Walthers purchased Life Like in 2006, and immediately began to offer replacement axles for all the people claiming that theirs had cracked. This went on for about two years, at which Walthers said, 'Last chance...we won't be offering free replacements after X date." From then on, you could order replacements for a few dollars, so not onerous. The new ones offered by Walthers today are drop-in replacements improved so that they don't crack. I wouldn't be surprised if Athearn and Walthers make contracts with the same manufacturer in China.

So, go with what is both available and less costly.
 
Hi Terry and thanks for the post. That would make sense is it difficult fix?
NWSL and Athearn have gears made from a different plastic than the type the Chinese used on these locos. You have to remove the truck cover plates, lift off the wheel/axle assemblies, pull the wheels and axles off the gear and install them in the new gears. Of course, you need an NMRA gage to insure the proper distance between the wheels on each axle. I would replace all the axles, even if you could find the one gear with the crack, as sooner or later they will all go.
Stay well and safe!
 
Walthers purchased Life Like in 2006, and immediately began to offer replacement axles for all the people claiming that theirs had cracked. This went on for about two years, at which Walthers said, 'Last chance...we won't be offering free replacements after X date." From then on, you could order replacements for a few dollars, so not onerous. The new ones offered by Walthers today are drop-in replacements improved so that they don't crack. I wouldn't be surprised if Athearn and Walthers make contracts with the same manufacturer in China.

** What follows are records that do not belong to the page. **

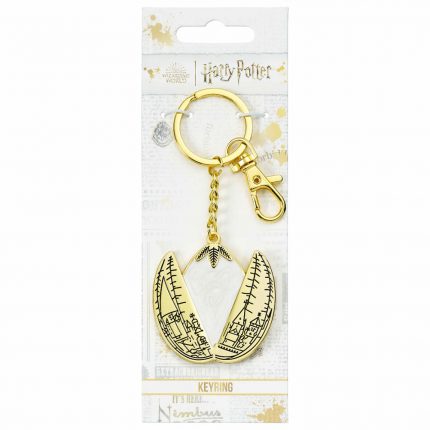 TM 04298 Harry Potter Charm Keyring Golden Egg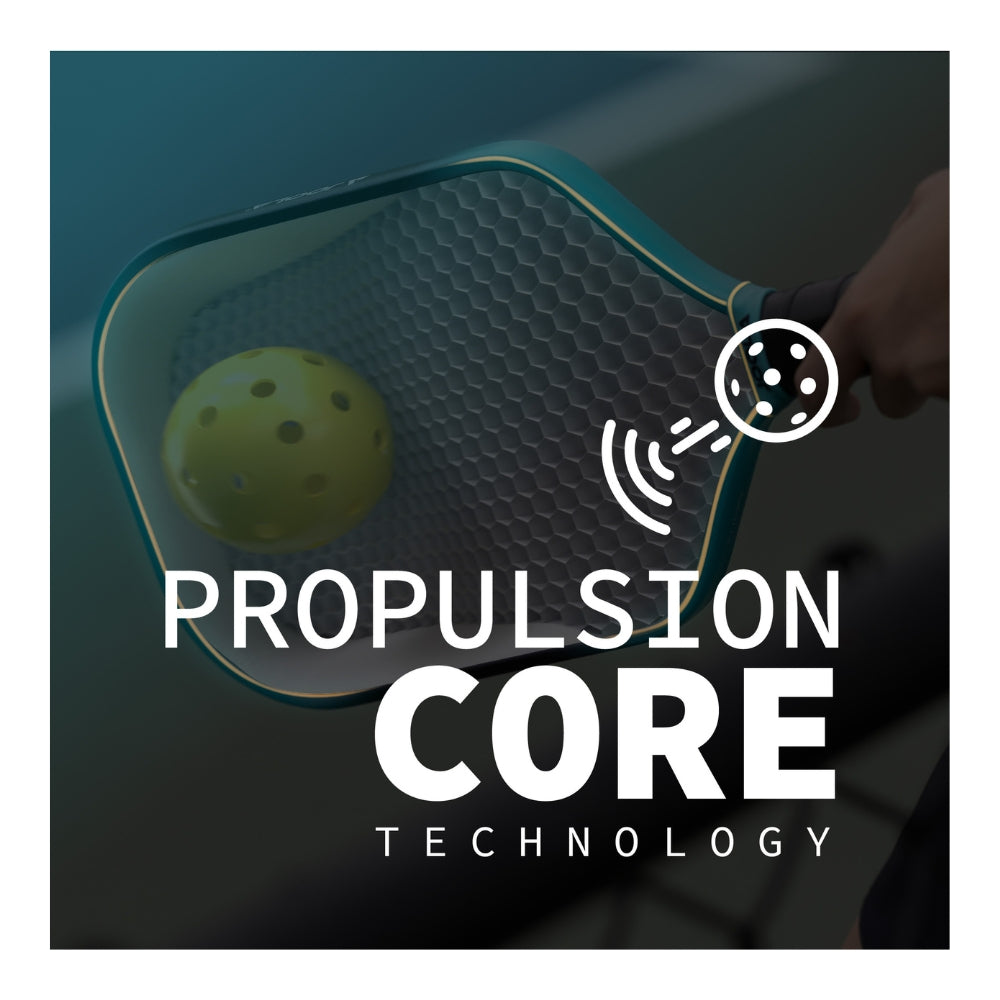 Raquete de Pickleball JOOLA Collin Johns Scorpeus 3S (16mm)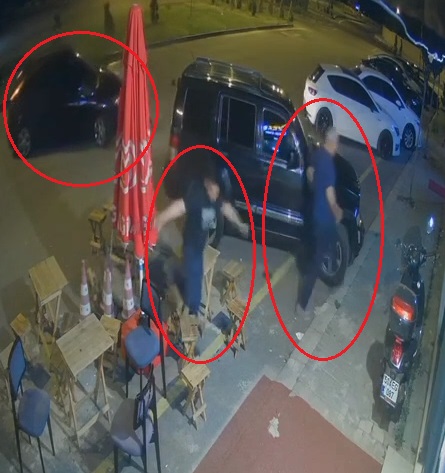 Otomobiliyle refüjden karşı yöne geçen alkollü sürücüye para cezası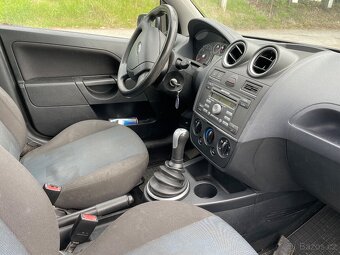 Ford Fiesta - náhradní díly - 5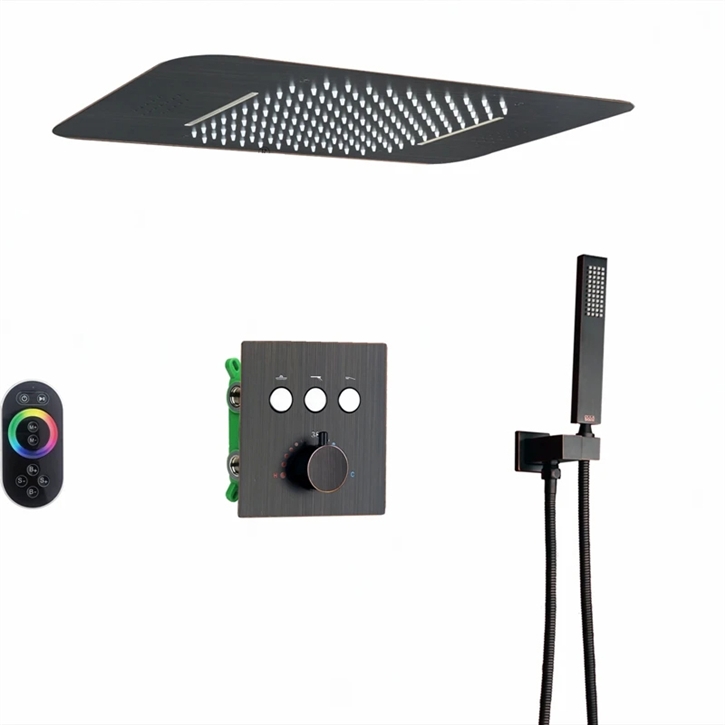 Fontana PureMistâ„¢ â€“ Oil Rubbed Bronze Tranquility
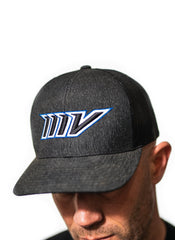 MV Royal Blue/Black Snapback
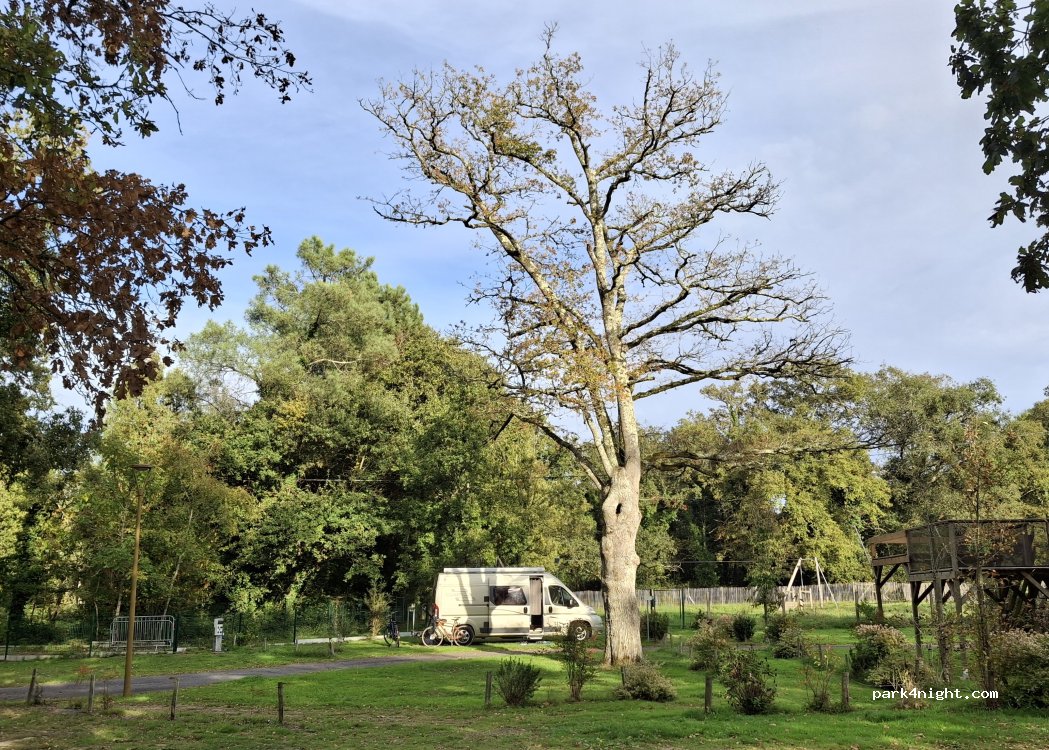 Camping L'Île aux Pies — foto 5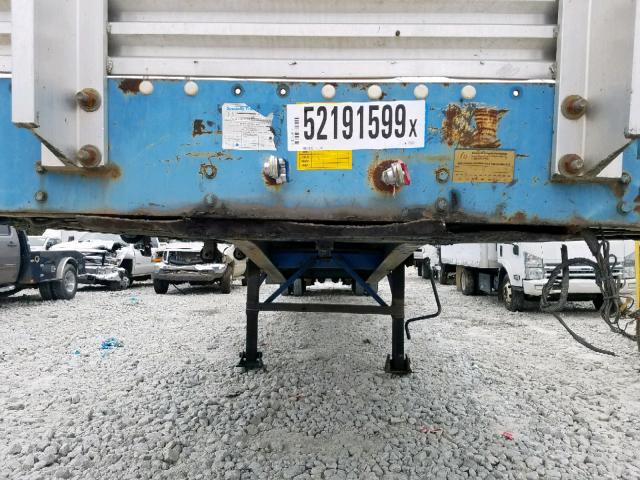 1N9F482P6W2045190 - 2000 UTILITY TRAILER BLUE photo 10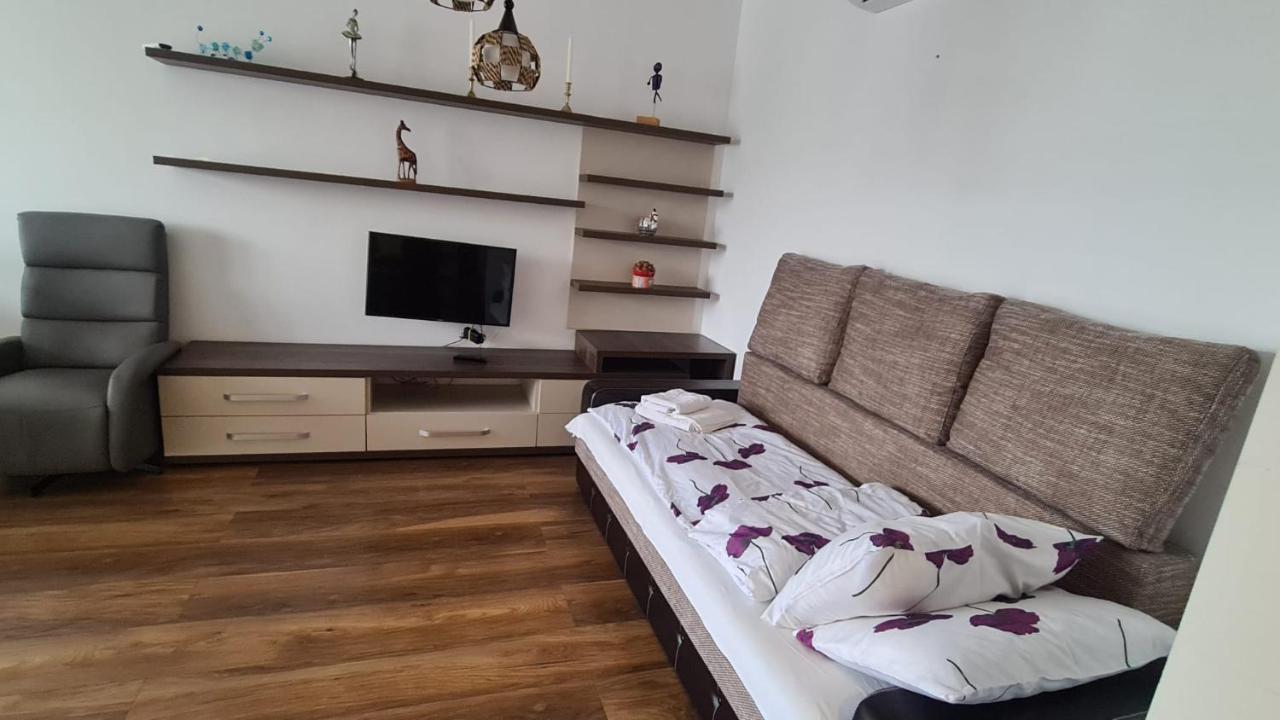 Apartament Mirubias Lejlighed Braşov Eksteriør billede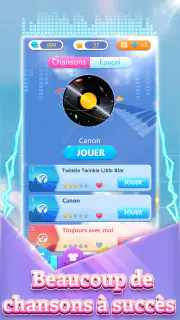 Jeu de piano: Pièce Classique screenshot 5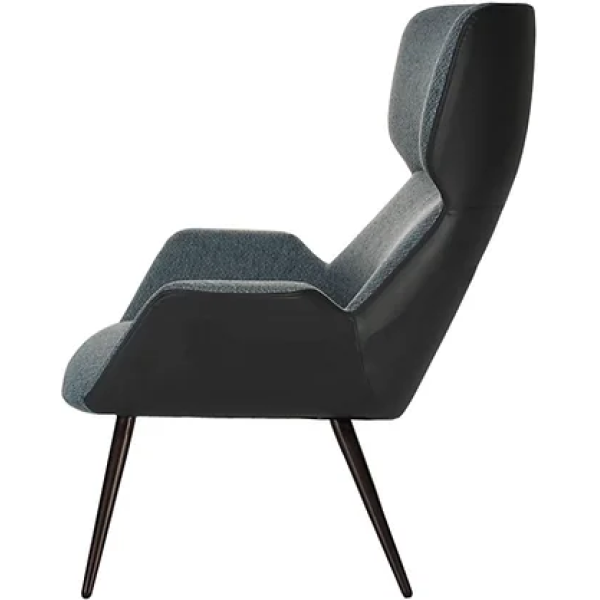 LC-014 Arm & Lounge Chair - Image 2
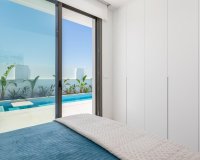 Nieuwbouw Woningen - Villa -
San Javier - Parque del doce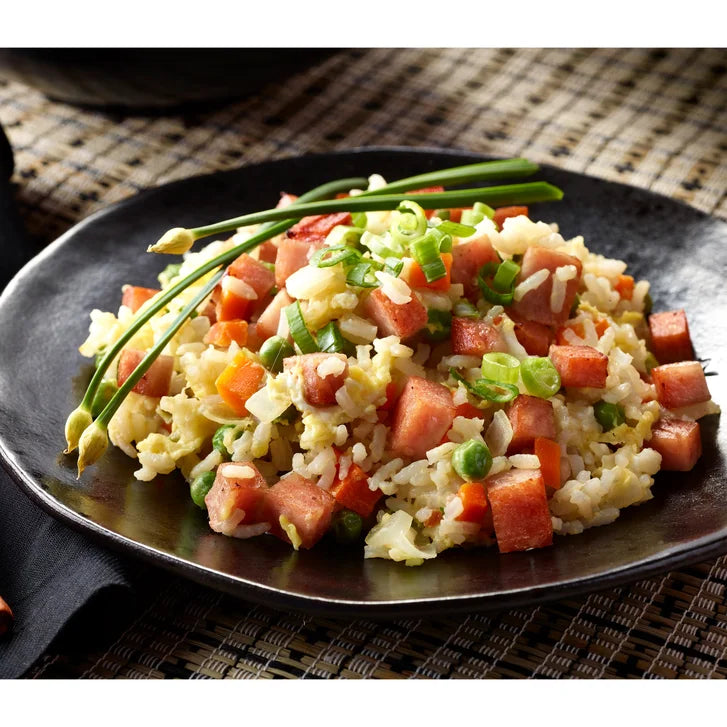 SPAM Canned Meat, 25% Less Sodium, 12 oz, 8-Count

So, go with what is both available and less costly.

Thats great, thanks for the info. its been very helpful.
 
You said you are using a different kind of track from before.
Is the track in fact HO scale, code 100 or code 83? Anything else, i.e. HOn3 is narrower and you loco won't match up to the guage.

It's code 100 HO scale by Peco. The first layout I built, I had no idea that there were different gauges. So, it may have been the case that I had a mix and match track layout previously. It was so long ago (15 years plus) I can't remember for certain. I know this time around I planned more carefully.